** begin SUPPLIED RECORDS **

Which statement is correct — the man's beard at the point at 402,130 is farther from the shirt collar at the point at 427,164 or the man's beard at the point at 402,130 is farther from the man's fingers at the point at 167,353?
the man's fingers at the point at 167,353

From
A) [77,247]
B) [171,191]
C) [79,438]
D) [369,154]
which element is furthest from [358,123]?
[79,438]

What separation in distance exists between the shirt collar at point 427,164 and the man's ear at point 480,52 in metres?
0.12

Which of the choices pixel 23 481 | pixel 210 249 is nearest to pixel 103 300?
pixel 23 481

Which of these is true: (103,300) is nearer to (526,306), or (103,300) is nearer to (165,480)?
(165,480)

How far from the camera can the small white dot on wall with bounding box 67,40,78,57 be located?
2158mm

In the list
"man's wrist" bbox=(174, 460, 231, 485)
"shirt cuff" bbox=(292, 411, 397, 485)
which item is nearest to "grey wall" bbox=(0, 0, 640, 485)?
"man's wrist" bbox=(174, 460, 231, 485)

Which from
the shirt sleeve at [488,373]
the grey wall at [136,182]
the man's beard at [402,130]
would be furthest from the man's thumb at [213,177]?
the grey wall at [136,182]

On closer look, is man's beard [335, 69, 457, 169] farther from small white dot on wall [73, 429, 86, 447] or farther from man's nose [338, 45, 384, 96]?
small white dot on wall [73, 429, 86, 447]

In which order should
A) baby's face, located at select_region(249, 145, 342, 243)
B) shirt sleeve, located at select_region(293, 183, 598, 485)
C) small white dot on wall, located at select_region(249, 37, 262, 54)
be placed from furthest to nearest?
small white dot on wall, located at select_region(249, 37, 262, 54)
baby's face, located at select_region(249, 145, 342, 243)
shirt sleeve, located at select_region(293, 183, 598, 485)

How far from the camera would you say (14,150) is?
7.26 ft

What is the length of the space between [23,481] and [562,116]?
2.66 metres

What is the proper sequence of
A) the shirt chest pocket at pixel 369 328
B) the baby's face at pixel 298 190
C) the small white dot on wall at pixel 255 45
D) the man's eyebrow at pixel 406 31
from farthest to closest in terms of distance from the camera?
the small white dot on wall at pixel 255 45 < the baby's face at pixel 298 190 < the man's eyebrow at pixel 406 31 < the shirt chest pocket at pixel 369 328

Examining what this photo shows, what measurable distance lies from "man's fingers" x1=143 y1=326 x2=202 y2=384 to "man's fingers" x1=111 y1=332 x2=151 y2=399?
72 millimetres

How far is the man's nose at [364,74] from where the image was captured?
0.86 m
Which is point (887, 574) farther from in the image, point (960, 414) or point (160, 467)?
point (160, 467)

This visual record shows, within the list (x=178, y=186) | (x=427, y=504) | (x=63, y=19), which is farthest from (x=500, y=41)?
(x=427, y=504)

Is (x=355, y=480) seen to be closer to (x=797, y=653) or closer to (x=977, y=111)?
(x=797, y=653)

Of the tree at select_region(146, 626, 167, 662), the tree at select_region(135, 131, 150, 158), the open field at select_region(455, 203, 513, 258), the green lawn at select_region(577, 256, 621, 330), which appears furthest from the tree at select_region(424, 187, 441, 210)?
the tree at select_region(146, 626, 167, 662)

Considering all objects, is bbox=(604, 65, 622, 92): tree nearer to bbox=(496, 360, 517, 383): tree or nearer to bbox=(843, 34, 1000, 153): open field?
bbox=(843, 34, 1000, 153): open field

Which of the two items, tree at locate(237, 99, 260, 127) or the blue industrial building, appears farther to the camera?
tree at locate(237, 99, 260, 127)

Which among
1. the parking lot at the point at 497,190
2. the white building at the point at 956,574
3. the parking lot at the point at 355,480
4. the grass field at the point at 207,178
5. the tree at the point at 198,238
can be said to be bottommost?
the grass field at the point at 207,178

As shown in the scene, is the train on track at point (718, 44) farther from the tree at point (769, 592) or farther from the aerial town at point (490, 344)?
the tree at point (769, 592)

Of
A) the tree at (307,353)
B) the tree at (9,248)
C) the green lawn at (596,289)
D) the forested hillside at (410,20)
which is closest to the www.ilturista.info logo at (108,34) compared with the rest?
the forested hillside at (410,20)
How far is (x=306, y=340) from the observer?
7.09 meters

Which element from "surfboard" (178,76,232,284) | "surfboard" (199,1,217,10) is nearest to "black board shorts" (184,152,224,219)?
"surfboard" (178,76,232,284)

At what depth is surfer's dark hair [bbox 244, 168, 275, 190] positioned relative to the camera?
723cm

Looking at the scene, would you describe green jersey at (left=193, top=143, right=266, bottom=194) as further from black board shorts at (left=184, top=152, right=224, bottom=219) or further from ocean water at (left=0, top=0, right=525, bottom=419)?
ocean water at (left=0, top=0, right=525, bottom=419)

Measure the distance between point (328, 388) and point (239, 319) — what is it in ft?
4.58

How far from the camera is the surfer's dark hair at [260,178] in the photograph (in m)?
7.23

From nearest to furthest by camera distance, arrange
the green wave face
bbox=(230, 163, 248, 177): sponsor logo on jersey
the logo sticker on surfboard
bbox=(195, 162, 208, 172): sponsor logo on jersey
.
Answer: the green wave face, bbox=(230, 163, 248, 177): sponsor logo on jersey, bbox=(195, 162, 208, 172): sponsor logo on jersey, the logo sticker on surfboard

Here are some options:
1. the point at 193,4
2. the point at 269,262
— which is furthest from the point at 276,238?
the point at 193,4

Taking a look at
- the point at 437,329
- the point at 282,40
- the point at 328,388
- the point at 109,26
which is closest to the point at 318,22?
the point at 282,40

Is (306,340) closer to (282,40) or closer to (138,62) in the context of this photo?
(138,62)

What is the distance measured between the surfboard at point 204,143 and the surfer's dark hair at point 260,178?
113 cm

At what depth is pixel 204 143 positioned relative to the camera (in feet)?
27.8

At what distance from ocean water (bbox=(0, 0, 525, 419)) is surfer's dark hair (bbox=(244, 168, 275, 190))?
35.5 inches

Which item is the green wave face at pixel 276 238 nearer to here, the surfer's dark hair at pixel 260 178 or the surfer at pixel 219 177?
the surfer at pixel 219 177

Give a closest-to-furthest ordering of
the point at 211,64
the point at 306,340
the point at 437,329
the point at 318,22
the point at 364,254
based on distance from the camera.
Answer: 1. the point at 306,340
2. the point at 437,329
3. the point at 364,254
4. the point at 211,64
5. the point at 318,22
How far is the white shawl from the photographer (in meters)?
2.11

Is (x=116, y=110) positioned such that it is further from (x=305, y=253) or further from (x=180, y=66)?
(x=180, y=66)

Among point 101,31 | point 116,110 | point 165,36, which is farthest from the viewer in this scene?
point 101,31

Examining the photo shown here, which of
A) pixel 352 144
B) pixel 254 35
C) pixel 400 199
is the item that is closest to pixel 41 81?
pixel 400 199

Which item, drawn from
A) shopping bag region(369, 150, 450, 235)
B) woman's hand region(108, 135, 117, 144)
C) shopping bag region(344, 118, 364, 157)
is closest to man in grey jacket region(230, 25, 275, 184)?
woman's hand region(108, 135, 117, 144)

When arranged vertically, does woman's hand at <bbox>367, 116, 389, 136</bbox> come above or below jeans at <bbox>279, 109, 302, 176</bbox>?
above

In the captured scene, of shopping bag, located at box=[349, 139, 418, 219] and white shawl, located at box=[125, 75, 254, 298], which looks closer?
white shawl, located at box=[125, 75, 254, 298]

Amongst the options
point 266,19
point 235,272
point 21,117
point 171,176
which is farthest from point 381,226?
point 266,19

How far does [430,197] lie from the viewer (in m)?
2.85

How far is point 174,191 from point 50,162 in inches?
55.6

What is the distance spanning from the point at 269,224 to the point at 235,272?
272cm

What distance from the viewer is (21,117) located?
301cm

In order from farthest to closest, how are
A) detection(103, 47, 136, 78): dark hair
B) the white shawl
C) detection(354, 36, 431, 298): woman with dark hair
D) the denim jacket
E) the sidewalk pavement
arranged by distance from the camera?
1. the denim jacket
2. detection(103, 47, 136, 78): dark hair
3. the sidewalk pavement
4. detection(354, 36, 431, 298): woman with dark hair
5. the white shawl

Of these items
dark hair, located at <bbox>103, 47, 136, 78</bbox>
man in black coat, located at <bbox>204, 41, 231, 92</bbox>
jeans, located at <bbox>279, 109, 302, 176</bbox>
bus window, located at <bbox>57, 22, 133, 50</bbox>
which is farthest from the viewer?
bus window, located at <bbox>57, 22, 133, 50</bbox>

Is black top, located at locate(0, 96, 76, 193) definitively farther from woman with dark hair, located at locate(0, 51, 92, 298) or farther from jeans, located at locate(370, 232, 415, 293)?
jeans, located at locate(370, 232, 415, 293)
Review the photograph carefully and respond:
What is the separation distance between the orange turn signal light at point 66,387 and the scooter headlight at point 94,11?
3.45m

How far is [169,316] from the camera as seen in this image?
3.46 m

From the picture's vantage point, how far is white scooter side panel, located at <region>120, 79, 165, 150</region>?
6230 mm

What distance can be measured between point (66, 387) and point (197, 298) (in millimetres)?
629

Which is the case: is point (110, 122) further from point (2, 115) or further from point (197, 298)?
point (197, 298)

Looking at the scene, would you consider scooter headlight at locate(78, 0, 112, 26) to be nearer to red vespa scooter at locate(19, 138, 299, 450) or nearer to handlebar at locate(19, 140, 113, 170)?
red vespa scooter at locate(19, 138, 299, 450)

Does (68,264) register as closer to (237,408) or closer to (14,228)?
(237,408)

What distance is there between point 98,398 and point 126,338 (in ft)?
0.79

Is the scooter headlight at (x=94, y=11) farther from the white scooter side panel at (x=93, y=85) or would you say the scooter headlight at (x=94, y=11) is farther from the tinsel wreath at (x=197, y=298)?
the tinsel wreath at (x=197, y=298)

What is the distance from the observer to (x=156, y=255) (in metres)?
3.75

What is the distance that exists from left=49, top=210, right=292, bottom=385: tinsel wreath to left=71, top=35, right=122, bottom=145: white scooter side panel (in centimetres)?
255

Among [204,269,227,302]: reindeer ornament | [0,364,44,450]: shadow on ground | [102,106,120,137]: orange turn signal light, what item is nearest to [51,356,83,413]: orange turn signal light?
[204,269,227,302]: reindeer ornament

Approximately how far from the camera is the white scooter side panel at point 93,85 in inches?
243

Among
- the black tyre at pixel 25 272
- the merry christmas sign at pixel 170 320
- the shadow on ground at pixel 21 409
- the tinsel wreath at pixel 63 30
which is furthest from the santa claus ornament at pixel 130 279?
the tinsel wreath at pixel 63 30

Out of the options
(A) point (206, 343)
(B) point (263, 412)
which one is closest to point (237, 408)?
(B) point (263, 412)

** end SUPPLIED RECORDS **

Give the entries from the line with "Which of the two" to the line with "7.09 meters" again, swapping "parking lot" for "car park" and changing nothing else.

Which of the two items, tree at locate(237, 99, 260, 127) or the blue industrial building, appears farther to the camera?
tree at locate(237, 99, 260, 127)

Which among
1. the car park at the point at 497,190
2. the white building at the point at 956,574
3. the car park at the point at 355,480
4. the grass field at the point at 207,178
5. the tree at the point at 198,238
can be said to be bottommost?
the grass field at the point at 207,178

As shown in the scene, is the train on track at point (718, 44) farther from the tree at point (769, 592) or farther from the aerial town at point (490, 344)?
the tree at point (769, 592)

Of
A) the tree at (307,353)
B) the tree at (9,248)
C) the green lawn at (596,289)
D) the forested hillside at (410,20)
which is closest to the www.ilturista.info logo at (108,34) compared with the rest?
the forested hillside at (410,20)
How far is (x=306, y=340) from the observer?
7.09 meters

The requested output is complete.